Hi,
i'm in a big trouble with Hyper-V on a Windows 2008 R2 server. Hardware is a HP Proliant DL360 G7. Role are DC, Hyper-V (yes, i know it's not recommended), AV client is Kaspersky Endpoint Security 10.2, and everything was working fine for more than a year. Here is the full story, with the first part of problem i resolved.
First part:
I had problems with HP NIC (nc382i) when trying to update drivers to last version, and with HP Network Config Utility. I updated NIC drivers, then reboot, and i had the BSOD on boot, even in safe mode. So i had a look to minidump with debbugger, to find reasons, and it seems the ksecdd.sys driver was the culprit (cryptographic kernel driver), but didn't get why, unless Kasperksy had to to something with it...anyway, i was able to boot by using the last good know configuration, and then I removed the virtual switch on Hyper-V, dissolve HP network team (4 NICS), update drivers, then HP NCU, then tried to add a new Hyper-V virtual switch, all of these of course with VM stopped, and with autostart disabled on host reboot. I had BSOD only in normal mode, no more on safe mode, so i used again last good known configuration, removed Kaspersky Endpoint Security, HP team, and virtual swith, used all drivers which were old working versions, made again HP team, virtual switch, and everything went fine, at last! Boot with no errors, network was up and usable, all services were fine. Maybe it isn't important, but the only thing i realised is that network takes long to be up on reboot...

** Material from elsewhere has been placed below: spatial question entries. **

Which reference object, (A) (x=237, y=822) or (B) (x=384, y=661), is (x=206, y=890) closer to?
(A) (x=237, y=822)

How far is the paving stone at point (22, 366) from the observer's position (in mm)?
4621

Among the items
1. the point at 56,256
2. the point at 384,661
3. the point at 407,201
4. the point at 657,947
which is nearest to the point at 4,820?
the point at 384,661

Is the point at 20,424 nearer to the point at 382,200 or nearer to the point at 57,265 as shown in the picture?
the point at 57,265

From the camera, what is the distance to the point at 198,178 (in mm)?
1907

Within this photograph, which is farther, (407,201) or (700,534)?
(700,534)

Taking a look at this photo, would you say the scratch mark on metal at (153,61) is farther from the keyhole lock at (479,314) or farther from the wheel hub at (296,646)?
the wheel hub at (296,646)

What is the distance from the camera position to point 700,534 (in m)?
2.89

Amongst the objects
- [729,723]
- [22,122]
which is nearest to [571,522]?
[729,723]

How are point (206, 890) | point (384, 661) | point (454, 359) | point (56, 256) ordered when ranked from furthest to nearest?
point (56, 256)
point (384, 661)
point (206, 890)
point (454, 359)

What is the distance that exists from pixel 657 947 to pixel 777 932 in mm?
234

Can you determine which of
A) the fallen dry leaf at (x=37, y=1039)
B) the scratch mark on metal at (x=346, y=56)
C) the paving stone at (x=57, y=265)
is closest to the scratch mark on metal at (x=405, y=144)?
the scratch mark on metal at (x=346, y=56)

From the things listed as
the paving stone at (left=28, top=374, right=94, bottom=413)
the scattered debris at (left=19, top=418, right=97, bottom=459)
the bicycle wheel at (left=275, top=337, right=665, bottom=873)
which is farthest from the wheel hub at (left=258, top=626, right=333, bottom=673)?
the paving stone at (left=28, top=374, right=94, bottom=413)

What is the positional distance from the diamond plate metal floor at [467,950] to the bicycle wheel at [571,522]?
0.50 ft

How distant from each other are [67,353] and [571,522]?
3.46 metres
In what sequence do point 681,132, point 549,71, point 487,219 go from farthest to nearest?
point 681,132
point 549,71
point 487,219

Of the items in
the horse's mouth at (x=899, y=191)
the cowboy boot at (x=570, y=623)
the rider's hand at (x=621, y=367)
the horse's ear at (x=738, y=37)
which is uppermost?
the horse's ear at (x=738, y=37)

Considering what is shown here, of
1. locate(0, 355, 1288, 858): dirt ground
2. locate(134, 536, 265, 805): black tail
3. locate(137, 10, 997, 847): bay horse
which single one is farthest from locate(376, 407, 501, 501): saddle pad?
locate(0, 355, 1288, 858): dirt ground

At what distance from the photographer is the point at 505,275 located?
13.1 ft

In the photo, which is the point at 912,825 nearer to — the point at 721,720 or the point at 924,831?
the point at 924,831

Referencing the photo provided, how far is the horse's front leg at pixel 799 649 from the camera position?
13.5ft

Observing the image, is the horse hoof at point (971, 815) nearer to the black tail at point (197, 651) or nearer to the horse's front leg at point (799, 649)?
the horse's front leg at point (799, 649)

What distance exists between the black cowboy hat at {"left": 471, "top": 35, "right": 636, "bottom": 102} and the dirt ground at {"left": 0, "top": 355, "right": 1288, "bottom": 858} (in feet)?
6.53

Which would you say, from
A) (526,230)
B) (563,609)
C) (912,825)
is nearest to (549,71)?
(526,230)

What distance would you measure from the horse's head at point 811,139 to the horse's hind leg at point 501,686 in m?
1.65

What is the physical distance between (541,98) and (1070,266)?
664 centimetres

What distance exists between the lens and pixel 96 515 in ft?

Now, second part with actual problems: i tried to start VM in Hyper-V...and i had the famous errors:
Microsoft Emulated IDE Controller (Instance ID {XXXXXXXX-XXXX-XXXX-XXXX-XXXXXXXXXXXX}): Failed to Power on with Error 'The service cannot be started, either because it is disabled
or because it has no enabled devices associated with it.' (0x80070422).
And events ID 12140, 12010 and 12030
No matter what VM i tried to boot, it won't. Even if i try to create a new one, same issue.
I had a look everywhere to find solutions, so i tried with no luck :
- Change registry key to let correct a timing issue with FSDepends.sys and withVHDMP.sys ("Start" REG_DWORD at "0" instead of "3" in "HKLM\SYSTEM\CurrentControlSet\Services\FsDepends") then reboot
- Verify all access to registry, files, etc. with procmon utility to find a security problem
- Uninstall ARCServer BrightStor Backup, clean in safe mode any trace of Kaspersky withkavremover utility
- Reverse to old HP BIOS which i know is working on others servers with same configuration
- Verify again access to file and registry while trying to boot VM with procmon utility
- Removed Hyper-v role, then after reboot, install all same HP drivers for NICs, HP NCU, which are working on others servers, then reinstall Hyper-V role, create new VM...
- Verified many times files integrity with sfc (online and offline...)
Finally, i was able to boot a VM, only if i remove attached VHD, and i use only a DVD on IDE Controller, for booting for example on a Windows Server ISO. If i use an SCSI Controller, even without a VHD attached to it, i have other error:
Microsoft Synthetic SCSI Controller (Instance ID {XXXXXXXX-XXXX-XXXX-XXXX-XXXXXXXXXXXX}): Failed to Power on with Error 'Insufficient Memory' (0x8007000E).
So i think the problem is with kernel driver, vhdmp.sys, or something likevdvroot.sys, but i don't know how to correct this, and i'm in a dead end...is someone know for example what means the0x80070422 error ? How can i verify kernel driver integrity?...
Any suggestion will be greatly apreciated, thanks!